Конечно, сегодня он тоже не придёт. Он не сможет прийти даже не потому, что не захочет. Но ведь могут случиться проблемы с визой на въезд в страну. Или он вдруг заболеет. Да мало ли чего ещё? Набор причин, чтобы не осуществилось её страстное желание – миллион! И существует лишь только сотая доля процента, что у Алёны всё получится так, как она задумала.
Когда она утром шла в сквер вдоль канала, то чёрная вода притягивала её взгляд свой пугающей таинственностью.
«В конце концов, у меня всегда есть шанс просто броситься в эту пустоту!» – думала Алёна, не представляя, сколько мрачных тайн хранят холодные чёрные воды, закованные в гранитные плиты. И сколько отчаявшихся бедолаг (за целых три столетия!) сводили счёты с жизнью столь лёгким способом. А разве вот так прервать земную жизнь – перелезть через кованую ограду набережной и с головой броситься в чёрный омут – легко? Тут тоже нужна решимость!
А сколько расчленённых (для удобства убийц, позарившихся на имущество жертвы!) тел покоится на слизком дне каналов? Кто знает, кто знает…
Город Достоевского и Анны Ахматовой полон тайн и невероятного обаяния – для любого эстетически настроенного ума и тонкого европейского вкуса. Может поэтому советская власть так нелепо корёжила его нелепыми застройками заводов и панельными коробками, лишёнными всяких эстетических координат.

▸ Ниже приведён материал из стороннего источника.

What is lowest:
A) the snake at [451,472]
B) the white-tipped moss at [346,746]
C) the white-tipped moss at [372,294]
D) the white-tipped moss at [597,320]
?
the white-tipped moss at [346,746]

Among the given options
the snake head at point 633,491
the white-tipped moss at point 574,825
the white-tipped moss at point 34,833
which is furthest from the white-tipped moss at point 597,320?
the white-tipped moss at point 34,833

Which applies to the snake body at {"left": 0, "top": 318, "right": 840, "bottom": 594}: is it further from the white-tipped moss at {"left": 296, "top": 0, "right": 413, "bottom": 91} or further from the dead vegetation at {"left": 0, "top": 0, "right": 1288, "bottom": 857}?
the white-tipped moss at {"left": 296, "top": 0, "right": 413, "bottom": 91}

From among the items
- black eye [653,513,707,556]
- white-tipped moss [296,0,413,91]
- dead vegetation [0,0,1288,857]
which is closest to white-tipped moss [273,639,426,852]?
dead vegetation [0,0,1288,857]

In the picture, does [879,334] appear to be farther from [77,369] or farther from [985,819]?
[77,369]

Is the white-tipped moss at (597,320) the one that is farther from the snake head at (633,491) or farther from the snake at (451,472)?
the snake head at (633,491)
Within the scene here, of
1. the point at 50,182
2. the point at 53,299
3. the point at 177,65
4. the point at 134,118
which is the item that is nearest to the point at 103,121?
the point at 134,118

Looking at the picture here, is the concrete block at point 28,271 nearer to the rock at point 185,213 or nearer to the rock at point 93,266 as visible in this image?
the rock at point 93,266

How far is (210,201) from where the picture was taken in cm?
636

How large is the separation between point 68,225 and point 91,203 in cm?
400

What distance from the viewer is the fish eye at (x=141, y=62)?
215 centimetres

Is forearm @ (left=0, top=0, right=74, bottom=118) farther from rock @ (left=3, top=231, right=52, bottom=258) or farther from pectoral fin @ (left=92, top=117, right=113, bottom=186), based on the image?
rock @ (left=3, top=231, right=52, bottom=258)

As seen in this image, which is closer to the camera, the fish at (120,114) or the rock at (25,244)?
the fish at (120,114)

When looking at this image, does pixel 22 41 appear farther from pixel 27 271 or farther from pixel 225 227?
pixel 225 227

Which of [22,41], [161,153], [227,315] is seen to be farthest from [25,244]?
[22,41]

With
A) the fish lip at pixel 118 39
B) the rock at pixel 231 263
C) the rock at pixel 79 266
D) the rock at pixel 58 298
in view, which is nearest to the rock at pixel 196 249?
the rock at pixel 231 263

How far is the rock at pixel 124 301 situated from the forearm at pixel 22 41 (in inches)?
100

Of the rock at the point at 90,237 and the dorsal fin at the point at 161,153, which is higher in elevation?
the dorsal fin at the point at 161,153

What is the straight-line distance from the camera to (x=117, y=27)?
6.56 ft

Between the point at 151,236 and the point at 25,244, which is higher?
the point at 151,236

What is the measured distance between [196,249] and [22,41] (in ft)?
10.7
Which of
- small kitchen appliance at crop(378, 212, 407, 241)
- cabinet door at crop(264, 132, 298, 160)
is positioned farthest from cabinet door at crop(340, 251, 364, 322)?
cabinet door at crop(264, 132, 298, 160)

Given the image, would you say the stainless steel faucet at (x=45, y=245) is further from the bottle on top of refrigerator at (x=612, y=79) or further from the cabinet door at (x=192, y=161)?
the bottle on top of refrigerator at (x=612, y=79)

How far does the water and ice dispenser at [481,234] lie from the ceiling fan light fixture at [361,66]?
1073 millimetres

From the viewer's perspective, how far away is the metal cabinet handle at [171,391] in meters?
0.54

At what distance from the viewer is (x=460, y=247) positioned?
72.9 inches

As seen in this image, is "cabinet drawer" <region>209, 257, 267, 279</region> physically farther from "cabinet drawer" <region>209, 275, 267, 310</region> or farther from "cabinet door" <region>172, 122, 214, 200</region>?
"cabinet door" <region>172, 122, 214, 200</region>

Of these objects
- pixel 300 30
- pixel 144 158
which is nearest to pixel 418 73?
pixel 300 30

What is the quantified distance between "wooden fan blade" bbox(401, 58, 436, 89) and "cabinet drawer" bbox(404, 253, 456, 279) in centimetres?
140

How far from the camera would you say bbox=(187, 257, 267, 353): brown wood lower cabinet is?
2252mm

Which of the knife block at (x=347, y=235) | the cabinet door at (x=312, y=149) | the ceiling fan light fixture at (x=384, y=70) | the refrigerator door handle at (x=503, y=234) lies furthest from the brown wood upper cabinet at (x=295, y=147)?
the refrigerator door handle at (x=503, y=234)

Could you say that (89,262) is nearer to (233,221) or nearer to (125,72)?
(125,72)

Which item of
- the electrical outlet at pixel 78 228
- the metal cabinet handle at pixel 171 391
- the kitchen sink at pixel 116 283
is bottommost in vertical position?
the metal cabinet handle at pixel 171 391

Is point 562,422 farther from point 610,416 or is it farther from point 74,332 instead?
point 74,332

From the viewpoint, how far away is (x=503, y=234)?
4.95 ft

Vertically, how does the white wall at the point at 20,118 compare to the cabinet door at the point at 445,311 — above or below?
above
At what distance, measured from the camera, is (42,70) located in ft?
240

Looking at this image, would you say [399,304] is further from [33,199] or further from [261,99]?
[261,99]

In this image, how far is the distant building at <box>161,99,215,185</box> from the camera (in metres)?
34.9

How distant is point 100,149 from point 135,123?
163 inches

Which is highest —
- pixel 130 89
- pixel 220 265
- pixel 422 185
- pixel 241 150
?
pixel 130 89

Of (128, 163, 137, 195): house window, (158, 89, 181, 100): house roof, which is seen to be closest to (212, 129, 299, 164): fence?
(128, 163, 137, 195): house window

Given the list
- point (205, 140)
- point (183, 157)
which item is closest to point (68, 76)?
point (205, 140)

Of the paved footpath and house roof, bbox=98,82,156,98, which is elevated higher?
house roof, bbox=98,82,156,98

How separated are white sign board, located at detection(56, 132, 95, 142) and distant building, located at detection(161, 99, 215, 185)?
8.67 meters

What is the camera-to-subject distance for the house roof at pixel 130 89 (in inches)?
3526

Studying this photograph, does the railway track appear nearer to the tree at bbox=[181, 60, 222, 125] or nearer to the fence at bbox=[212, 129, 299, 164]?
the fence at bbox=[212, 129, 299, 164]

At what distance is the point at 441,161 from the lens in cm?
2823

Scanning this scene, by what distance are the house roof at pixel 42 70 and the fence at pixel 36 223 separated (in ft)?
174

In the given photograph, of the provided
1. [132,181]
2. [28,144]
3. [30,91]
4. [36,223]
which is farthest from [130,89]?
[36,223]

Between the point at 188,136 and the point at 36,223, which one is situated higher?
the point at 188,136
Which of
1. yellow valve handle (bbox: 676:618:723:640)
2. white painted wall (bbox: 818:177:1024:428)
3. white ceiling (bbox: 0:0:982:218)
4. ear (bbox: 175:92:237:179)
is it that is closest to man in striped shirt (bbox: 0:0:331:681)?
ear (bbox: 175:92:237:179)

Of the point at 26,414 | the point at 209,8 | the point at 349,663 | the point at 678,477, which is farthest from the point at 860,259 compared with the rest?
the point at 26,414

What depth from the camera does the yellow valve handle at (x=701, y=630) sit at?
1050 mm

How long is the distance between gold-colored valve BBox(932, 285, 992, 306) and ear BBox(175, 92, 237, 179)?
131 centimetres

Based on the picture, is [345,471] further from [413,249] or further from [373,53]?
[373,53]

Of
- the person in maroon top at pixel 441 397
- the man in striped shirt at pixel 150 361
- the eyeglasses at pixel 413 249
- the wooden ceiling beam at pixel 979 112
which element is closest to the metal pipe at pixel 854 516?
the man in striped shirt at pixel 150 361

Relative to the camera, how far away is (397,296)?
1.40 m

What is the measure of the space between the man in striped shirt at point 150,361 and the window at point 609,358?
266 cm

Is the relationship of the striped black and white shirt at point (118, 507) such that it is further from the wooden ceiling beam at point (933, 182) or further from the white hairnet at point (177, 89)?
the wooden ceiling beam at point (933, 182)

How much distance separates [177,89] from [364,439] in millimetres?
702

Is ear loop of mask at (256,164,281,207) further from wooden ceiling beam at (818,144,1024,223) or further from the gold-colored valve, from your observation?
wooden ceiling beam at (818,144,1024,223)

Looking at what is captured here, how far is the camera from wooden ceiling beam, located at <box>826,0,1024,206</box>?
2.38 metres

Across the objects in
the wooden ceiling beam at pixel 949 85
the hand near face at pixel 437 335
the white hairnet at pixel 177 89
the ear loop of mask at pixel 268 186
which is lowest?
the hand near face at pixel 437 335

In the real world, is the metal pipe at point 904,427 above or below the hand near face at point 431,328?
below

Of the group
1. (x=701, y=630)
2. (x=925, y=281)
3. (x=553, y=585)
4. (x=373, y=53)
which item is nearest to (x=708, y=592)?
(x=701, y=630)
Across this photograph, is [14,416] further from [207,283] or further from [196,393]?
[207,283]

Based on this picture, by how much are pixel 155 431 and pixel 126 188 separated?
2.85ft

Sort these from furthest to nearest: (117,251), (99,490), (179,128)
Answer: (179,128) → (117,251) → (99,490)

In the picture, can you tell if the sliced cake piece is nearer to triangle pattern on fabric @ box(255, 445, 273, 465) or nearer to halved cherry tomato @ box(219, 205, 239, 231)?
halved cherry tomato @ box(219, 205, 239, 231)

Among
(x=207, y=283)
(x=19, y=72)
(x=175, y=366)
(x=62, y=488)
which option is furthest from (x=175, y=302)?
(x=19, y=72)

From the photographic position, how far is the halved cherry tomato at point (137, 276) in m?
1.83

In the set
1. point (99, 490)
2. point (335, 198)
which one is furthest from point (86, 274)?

А чего стоят трухлявые коммунальные квартиры, с запахом кислой капусты? Или серые, перетянутые бельевыми верёвками дворы? Город Петра Великого в восьмидесятых годах походил на огромного серого зверя, что разлёгся вдоль Финского залива и медленно умирал, лишённый привычного бюрократического первенства в идущей к неизбежной гибели Советской империи.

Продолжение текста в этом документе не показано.